Database crawling is a technique for reorganizing data in a database system. The database engine reorganizes the current data for predicate logic in the query. When similar query requests again, the database engine can be quickly positioned to a data interval meeting the requirement, and then the query speed is accelerated. For example, a current query is grouped by a certain attribute, and the system reorganizes the data by grouping the attribute. When a group is inquired by a careful request, the system can be quickly positioned to the corresponding group to process the data in sequence, thereby quickly returning the result. The database engine is cache-friendly to the data organization algorithm, i.e. during the rearrangement process, the condition of cache miss does not occur, thereby greatly accelerating the data rearrangement process.

The text-based SQL query technology refers to a technology that a user directly performs SQL query on text data without importing the data into a traditional database system. Generally speaking, SQL queries on text involve two phases, schema definition and format conversion. Schema definition refers to a format in which a user or a system automatically derives text data, such as column names and data types. The format conversion refers to that the system dynamically converts text data into a corresponding data structure in a memory, and then queries and calculates. For a database system with a small scale, the technology can enable a user to quickly develop a query without complicated database import operation. However, for a large-scale database system, the problems of too long import time and too slow response can occur.

Disclosure of Invention

Aiming at the defects of the prior art, the invention aims to provide a quick text query method based on online aggregation.

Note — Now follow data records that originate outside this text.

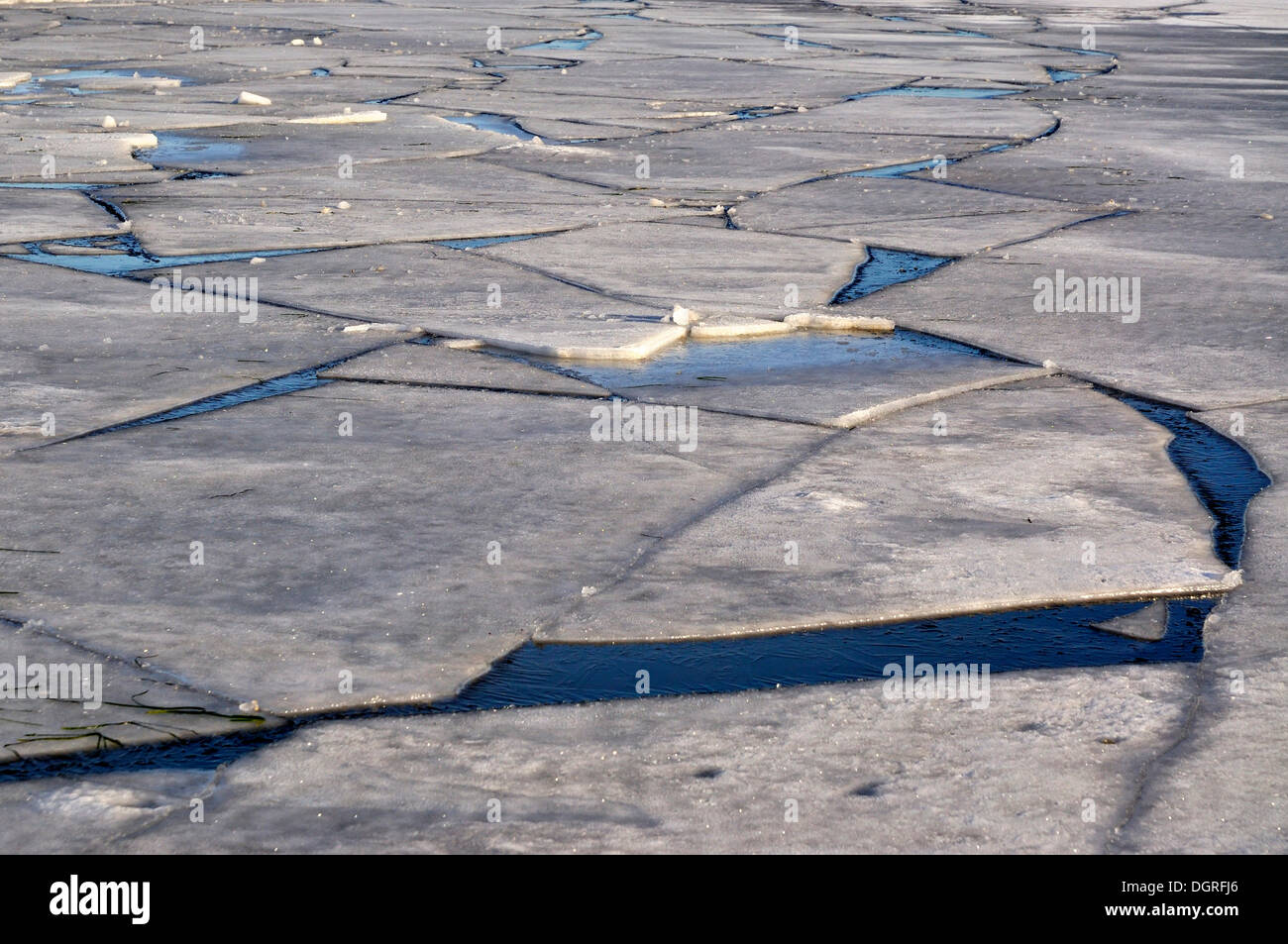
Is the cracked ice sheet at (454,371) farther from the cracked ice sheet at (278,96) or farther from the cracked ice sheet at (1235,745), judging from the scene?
the cracked ice sheet at (278,96)

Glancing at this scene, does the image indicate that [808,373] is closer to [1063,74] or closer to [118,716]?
[118,716]

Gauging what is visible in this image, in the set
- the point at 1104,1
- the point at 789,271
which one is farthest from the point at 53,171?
the point at 1104,1

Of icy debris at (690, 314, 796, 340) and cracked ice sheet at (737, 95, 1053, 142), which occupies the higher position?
cracked ice sheet at (737, 95, 1053, 142)

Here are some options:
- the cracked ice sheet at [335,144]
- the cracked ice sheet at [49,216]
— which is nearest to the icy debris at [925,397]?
the cracked ice sheet at [49,216]

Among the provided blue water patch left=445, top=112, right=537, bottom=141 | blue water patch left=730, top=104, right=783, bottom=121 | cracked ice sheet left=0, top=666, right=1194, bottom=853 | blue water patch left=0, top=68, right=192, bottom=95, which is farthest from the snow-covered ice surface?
blue water patch left=0, top=68, right=192, bottom=95

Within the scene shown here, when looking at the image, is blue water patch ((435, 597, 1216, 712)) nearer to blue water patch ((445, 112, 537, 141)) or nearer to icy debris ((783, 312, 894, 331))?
icy debris ((783, 312, 894, 331))

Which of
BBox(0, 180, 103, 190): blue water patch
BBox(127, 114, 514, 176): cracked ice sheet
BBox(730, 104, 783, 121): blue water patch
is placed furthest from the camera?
BBox(730, 104, 783, 121): blue water patch

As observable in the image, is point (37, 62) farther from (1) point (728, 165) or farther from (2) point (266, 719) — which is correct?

As shown in fig. 1, the technical solution adopted by the present invention to solve the technical problem is as follows:

the invention randomly samples the text data, queries through the online aggregation technology and returns the approximate query result acceptable by the user.

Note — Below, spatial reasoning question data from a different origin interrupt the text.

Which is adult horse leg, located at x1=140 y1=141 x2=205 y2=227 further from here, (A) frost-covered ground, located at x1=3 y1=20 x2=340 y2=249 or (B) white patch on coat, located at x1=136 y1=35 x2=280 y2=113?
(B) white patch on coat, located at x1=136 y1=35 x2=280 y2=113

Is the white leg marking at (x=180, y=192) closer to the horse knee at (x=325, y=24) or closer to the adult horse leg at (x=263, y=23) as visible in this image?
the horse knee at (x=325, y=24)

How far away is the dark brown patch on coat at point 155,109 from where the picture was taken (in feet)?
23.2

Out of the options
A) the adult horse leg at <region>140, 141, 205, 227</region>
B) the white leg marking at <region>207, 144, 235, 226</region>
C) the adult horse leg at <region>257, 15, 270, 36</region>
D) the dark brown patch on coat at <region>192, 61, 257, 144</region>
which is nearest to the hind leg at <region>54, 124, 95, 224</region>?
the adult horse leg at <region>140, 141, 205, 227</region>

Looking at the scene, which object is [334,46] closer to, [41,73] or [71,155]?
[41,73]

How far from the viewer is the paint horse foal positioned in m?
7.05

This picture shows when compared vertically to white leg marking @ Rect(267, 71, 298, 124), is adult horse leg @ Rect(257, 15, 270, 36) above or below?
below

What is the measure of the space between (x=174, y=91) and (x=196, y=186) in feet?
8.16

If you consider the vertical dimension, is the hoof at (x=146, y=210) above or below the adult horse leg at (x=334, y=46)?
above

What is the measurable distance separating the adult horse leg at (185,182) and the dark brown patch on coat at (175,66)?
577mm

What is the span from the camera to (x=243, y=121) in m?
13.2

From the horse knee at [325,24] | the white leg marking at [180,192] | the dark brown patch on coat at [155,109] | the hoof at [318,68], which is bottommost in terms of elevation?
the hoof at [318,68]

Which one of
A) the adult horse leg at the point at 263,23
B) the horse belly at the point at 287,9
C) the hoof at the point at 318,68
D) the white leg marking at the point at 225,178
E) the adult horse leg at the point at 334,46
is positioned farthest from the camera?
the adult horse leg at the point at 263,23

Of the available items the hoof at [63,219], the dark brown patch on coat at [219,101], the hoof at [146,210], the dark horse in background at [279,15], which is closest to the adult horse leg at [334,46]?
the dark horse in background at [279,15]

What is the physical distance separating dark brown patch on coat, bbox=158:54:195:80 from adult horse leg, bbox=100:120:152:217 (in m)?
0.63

The query system described in the text refers to a system formed by the method of the invention.

The method comprises the following steps:

1) firstly, arranging a text file in a database into a specified data mode;

2) inputting queries in an online aggregation manner, wherein all queries are organized in a tree manner;

3) and calculating the query confidence or confidence interval of the query by using different aggregation functions, and stopping the query process when the confidence or confidence interval meets a preset critical value.

The step 3) is specifically as follows: the query system calculates the confidence degree or confidence interval of the query according to the aggregation function in the user query, such as avg, count, var and other functions, and according to the central limit theorem or the Hough inequality.

The data mode of the step 1) is formed by each column of each record in the text file, different columns represent the attributes of different records respectively, and each column of each record mainly comprises two parts of a column name and a data type.

The recorded attributes indicate the specific meaning of each column, e.g. for a CSV (comma separated text file) about the student's achievements, the first column might indicate the student's name, the second column might indicate the achievements, etc.

The data types are classified into a text type, a number type, and a time type. For example, for a student achievement file, the name is a text type and the achievement is a number type.

For a text file, the data schema is a unique and deterministic data structure.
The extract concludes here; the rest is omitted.